The Marwood Apartments is an apartment building located at 53 Marston Street in Detroit, Michigan. It was listed on the National Register of Historic Places in 2019.

==History==
Detroit expanded greatly in the 1910s and 1920s, creating a boom in housing construction of all types, notably including the construction of large apartment buildings. In 1925, developer Emil C. Pokorny of Pokorny & Company hired local architect Harvey J. Haughey to design this building, one of five Porknoy developed in Detroit. Construction began late that year, and was finished in mid-1925. The apartments were rented as fully furnished units. The apartments were marketed to professionals and white-collar workers, and residents included a number of teachers as well as an embalmer, nurses, stenographers, a solicitor, an accountant, and bookkeepers. Notable early residents at the Marwood included boxing promoter manager Al Werbe, silent film start Allan Forrest, and organist F. Dudleigh Vernor, who composed the song Sweetheart of Sigma Chi.

In 2016, the Marwood Apartments was acquired by Develop Detroit, a nonprofit dedicated to preserving affordable housing. The group plans to renovate the 53 existing apartments, and construct a similarly sized building on an adjacent lot, which will add up to 60 new apartment units.

==Description==
The Marwood Apartments is a U-shaped four-and-a-half-story, Neoclassical multi-tone red brick building. It has a flat roof and a raised basement. The U shape creates a narrow courtyard in the center, which leads to the building entrance at the back of the courtyard. The entrance is located in a projecting, one-story pavilion, and consists of a door with surrounding sidelight and transom.
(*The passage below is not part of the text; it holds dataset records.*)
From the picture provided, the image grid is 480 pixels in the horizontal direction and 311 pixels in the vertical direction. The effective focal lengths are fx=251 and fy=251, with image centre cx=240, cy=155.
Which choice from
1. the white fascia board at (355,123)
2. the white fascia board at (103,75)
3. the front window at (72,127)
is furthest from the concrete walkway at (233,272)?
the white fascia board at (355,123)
Flanking the entrance are tall arched opening on the first floor, containing double-hung windows. Five windows double-hung are on each floor above. The front of the courtyard is decorated with limestone piers.
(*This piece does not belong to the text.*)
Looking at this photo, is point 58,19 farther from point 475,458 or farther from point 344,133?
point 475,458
The ends of the "U" make up the front facade. Each end has a tall limestone basement level, with window sills that are just above ground level. The brick walls above contain projecting stretcher courses at regular intervals, creating a rusticated look. Every floor has four window openings with limestone lintels below and limestone keystones above. A limestone entablature and a stone balustrade within a limestone frame tops the building. Other walls have similar window openings.